KedaiPena.Com- Dekan Fakultas Hukum Untirta, Agus Prihartono memberikan pandanganya terkait dengan hukuman mati untuk kasus suap bansos di Kementerian Sosial yang turut melibatkan sang Menteri Juliari Batubara.
Menurut Agus begitu ia disapa, Indonesia merupakan negara yang berlandaskan hukum bukan rimba belantara sehingga tidak bisa serta merta menerapkan hukuman mati tersebut.
“Kita negara hukum, bukan rimba belantara, bukan hukum rimba yang diterapkan tetapi undang-undang yang sudah kita patuhi yang kita terapkan dalam kehidupan sehari-hari. Adapun kaitannya dengan mensos, kita tidak bisa serta merta hukum mati saja,” kata Agus saat dimintai pandangan, Kamis, (10/12/2020).
Meski demikian, Agus memandang, jika suap dan korupsi itu beririsan. Hal itu dapat dilihat jika mengacu lima jenis tindak korupsi.
“Pertama itu gratisifikasi, yang kedua penggelapan jabatan, ketiga pemerasan dalam jabatan terus selanjutnya keikut sertaan dalam pengadaan barang dan jasa pemborongan dan sebagainya, dan terakhir memberi dan menerima itu masuk ke tindak pidana korupsi,” tegas Agus.
Dengan demikian, Agus menilai,suap itu masuk dalam katagori jenis-jenis tindak korupsi. Jadi, lanjut Agus, jangan didefinisikan korupsinya tapi tindak pidana korupsi.
“Jadi suap itu sendiri masuk ke jenis tindak korupsi, untuk dijerat nya bisa di pasal 2 dan 3 uu 31 tahun 1999, dan uu terbarunya itu uu 20 tahun 2001. Tapi untuk dihukum mati dilihat dulu apakah sampe se ekstream itu perbuatan melawan hukum sehingga harus di hukum mati,” papar Agus.
Agus mendukung semangat, hukuman mati untuk para koruptor. Menurut Agus semangat tersebut tepat guna mendukung kerja-kerja pemberantasan korupsi di Indonesia.
“Kalau saya perlu ada, tapi kan belum di diatur kan hukuman mati, perlu dibuat hukuman mati kalau perbuatan melawan hukum itu udah betul-betul extream sekali, betul-betul merugikan dengan jumlah besar, menyengsarakan warga negara tertentu dan sebagainya,” tandas Agus.
Sebelumnya, Ketua KPK Firli bahuri telah memberikan ultimatum adanya ancaman hukuman mati bagi pihak yang menyelewengkan dana Bansos Covid-19.
Hukuman mati bagi koruptor menjadi ramai diperbincangkan, banyak warga yang mendukung.
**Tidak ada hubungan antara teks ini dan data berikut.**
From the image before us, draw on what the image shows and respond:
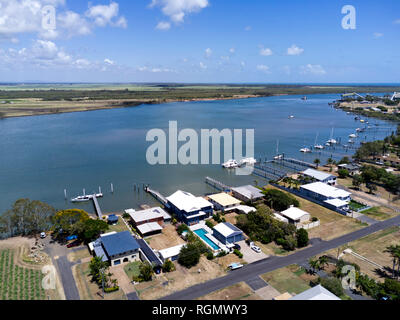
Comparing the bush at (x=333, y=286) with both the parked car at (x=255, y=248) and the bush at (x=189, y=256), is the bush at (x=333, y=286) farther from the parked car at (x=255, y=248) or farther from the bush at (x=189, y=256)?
the bush at (x=189, y=256)

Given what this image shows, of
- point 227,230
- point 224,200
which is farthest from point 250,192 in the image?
point 227,230

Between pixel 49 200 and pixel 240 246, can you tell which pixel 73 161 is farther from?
pixel 240 246

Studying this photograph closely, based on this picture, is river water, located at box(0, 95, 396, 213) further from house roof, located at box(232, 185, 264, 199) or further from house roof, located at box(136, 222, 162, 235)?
house roof, located at box(136, 222, 162, 235)

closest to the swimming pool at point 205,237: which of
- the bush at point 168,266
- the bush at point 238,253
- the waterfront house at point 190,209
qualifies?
the bush at point 238,253

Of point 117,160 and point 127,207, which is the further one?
point 117,160

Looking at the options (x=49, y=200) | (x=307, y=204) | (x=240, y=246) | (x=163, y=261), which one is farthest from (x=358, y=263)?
(x=49, y=200)

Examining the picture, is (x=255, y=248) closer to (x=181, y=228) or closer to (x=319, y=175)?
(x=181, y=228)
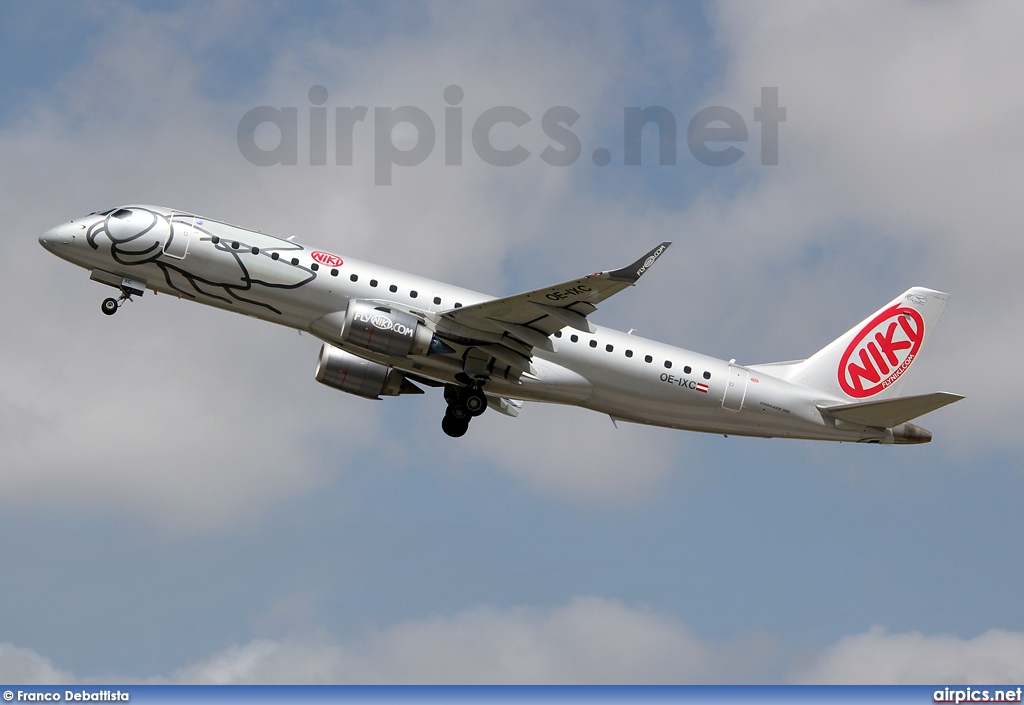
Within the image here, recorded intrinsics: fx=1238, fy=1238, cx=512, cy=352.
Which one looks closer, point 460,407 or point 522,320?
point 522,320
Meski demikian, ada sebagian yang menanggapi hukuman mati koruptor dengan cara pandang skeptis, hanya wacana.
Mantan Juru bicara KPK, Febri Diansyah misalnya, turut menanggapi kasus korupsi dana Bansos yang menjerat Mensos Juliari.
Febri menilai, slogan hukuman mati saat pandemi hanya seolah-olah agar KPK terlihat serius dalam tindak pemberantasan Korupsi.
“Ada yg pake slogan hukum mati koruptor saat pandemi. Seolah2 sperti serius berantas korupsi. Di UU, mmg ada “kondisi tertentu” diancam hukuman mati. Tp hanya korupsi kerugian negara (Pasal 2). Sedangkan OTT kmarin SUAP Bansos Covid-19. Jenis korupsi & pasal yg berbeda,” tulis Febri dalam akun Twitternya @febridiansyah Minggu, 6 Desember 2020.
Menurut Febri, KPK saat ini jangan terlalu banyak slogan dengan wacana hukuman mati. KPK lebih baik bekerja secara kongkrit, agar kredibilitas lembaga anti rasuah tersebut kembali meningkat.
“Kepercayaan itu tumbuh dari konsistensi..Teruslah bekerja. Buktikan dg kinerja,” sambung Febri.